I make a lot of hummus in our house but this was my first time making it with beets and it truly added such wonderful depth of flavor. I have a feeling this will now be the only way I make hummus going forward. While it is slightly more labor intensive to make than regular hummus it is well worth the effort.
Let’s get to it the recipe kids!
WHAT YOU NEED:
2 medium sized beets (cleaned, peeled, boiled and then cooled)
2 -16oz can of garbanzo beans (rinsed and drained) you could also buy dried and soak your own which is undeniably a longer process
4 tbsp tahini
2 cloves of garlic finely minced
Juice of 2 lemons
Zest of 2 lemons (save some zest for garnish)
1/4 tsp paprika
1/4 cup good olive oil
salt & pepper to taste
HOW TO MAKE:
First, clean, peel and largely dice your beets.

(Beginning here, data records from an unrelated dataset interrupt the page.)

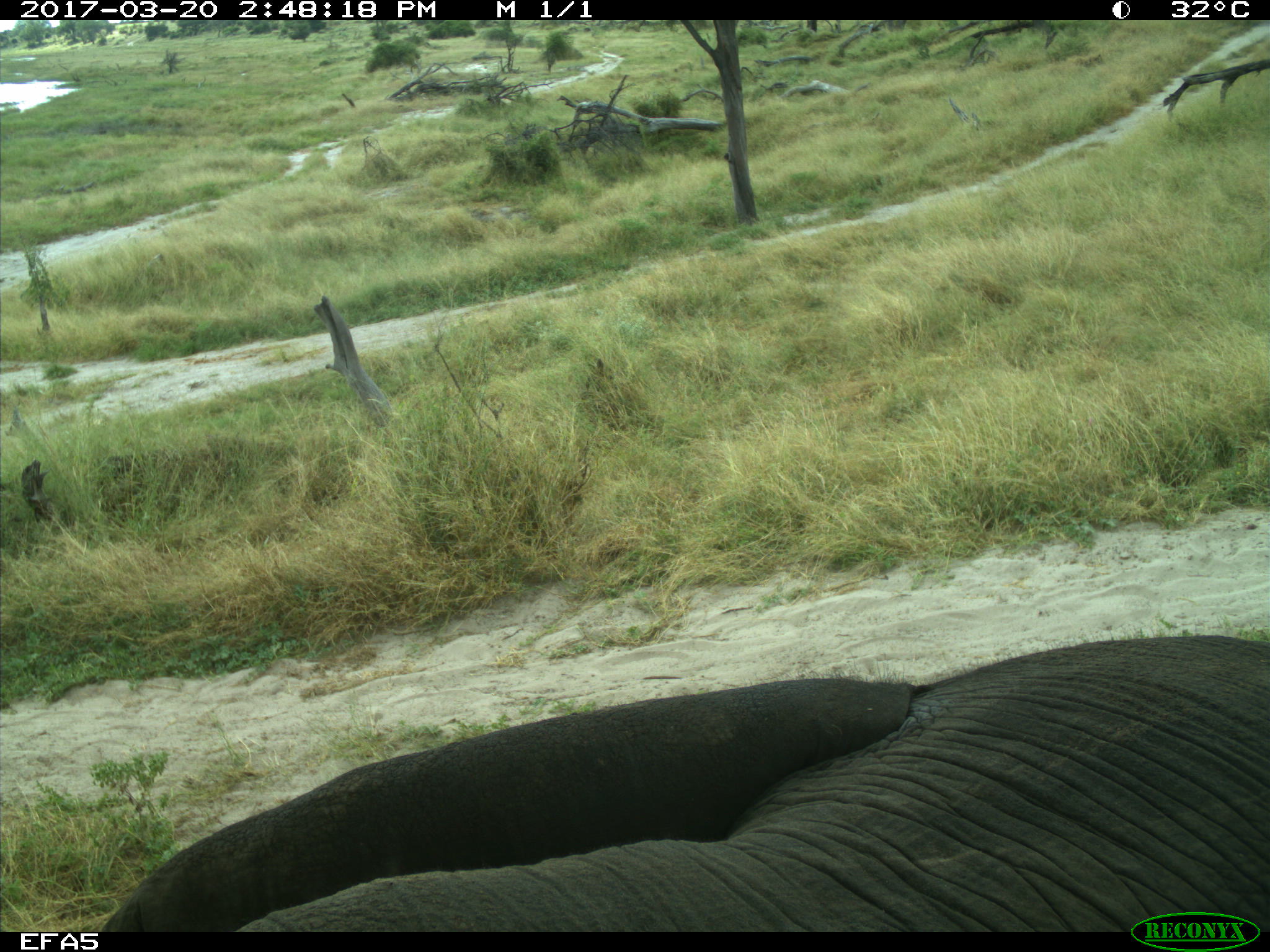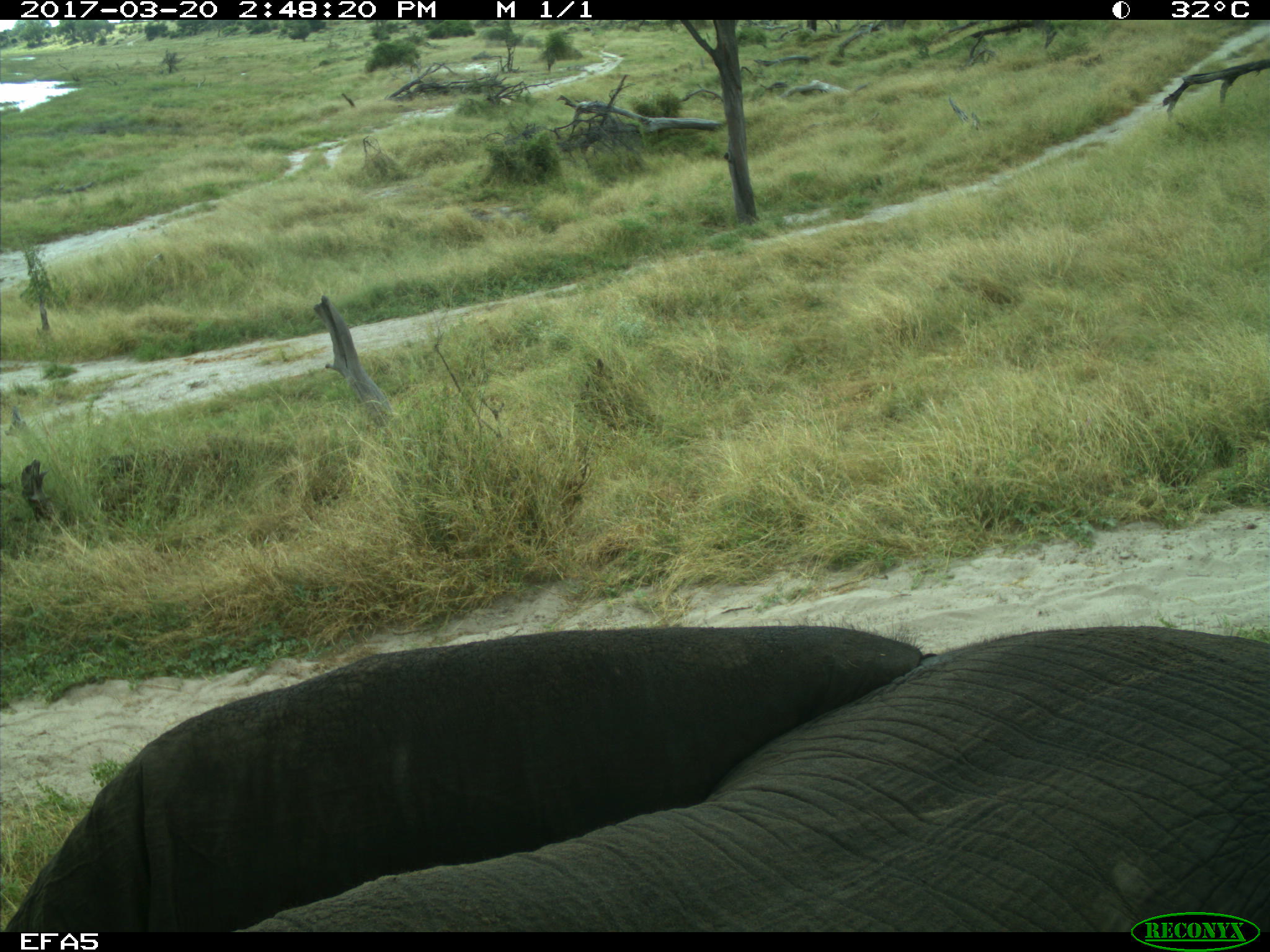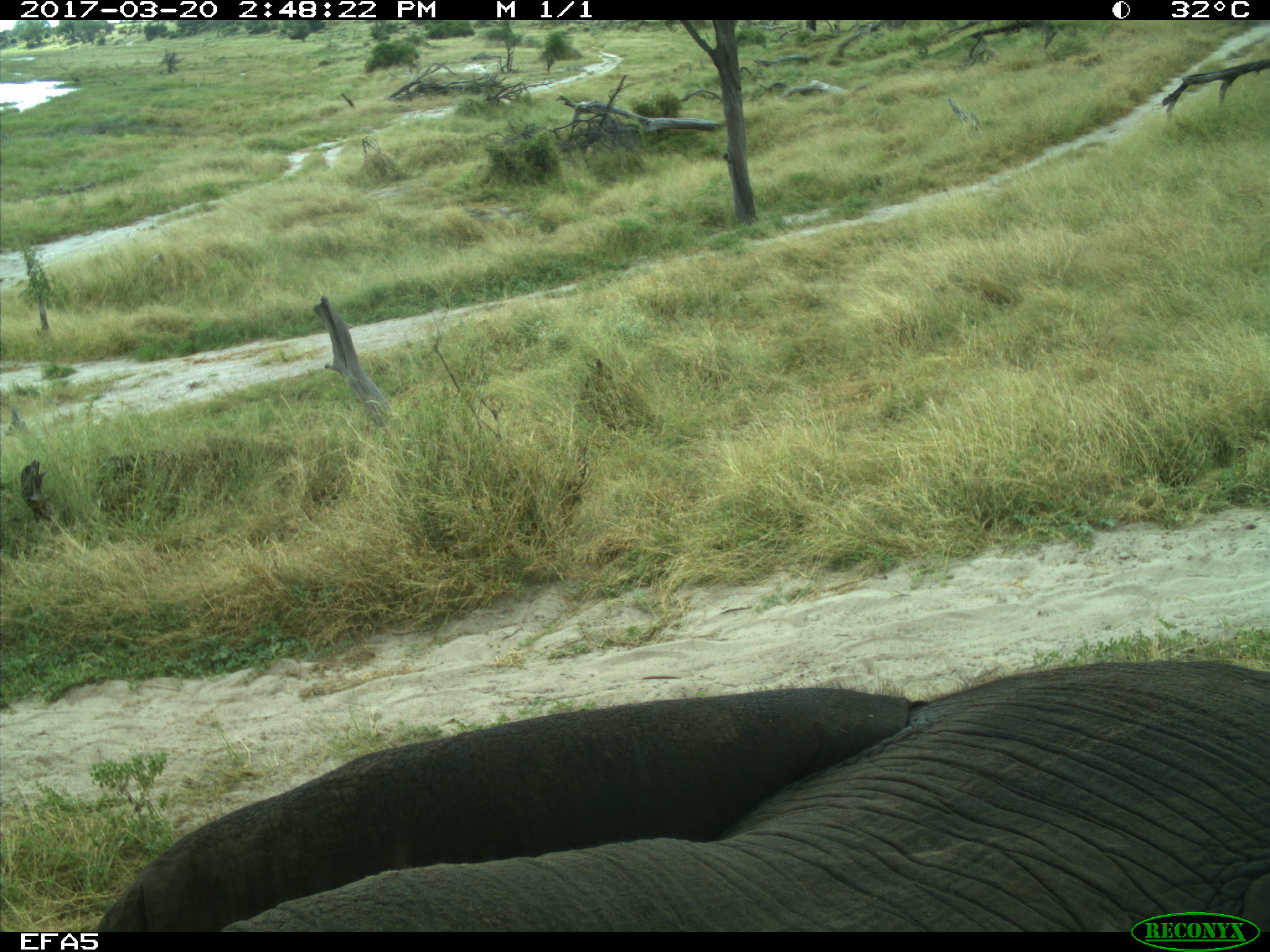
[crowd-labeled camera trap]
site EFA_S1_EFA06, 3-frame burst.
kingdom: Animalia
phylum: Chordata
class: Mammalia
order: Proboscidea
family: Elephantidae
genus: Loxodonta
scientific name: Loxodonta africana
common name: african bush elephant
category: elephant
Elephant (african bush elephant) (Loxodonta africana), count 1. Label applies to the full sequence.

Then boil the beets oh high for approx 15 mins, they should be fork tender. Then drain and set them aside and let them slightly cool for 5-10 mins. Also drain and rinse your garbanzo beans and set aside.
This next step is as easy as can be! Throw everything into a food processor (keep 1/2 lemon zest off to the side) and blend until smooth. If the mixture isn’t as smooth as you would like, then just add some water or some more olive oil and keep blending. Make sure you check your seasoning as you blend, you will likely want to tweak the salt & pepper amount during this step so start with less and add more if needed. Remember you can always add but you can’t take away.
Once desired consistency is reached, transfer it to a bowl and top it with a generous drizzle of olive oil and the remaining lemon zest. Either serve immediately or refrigerate and remove from fridge about 15 mins prior to serving.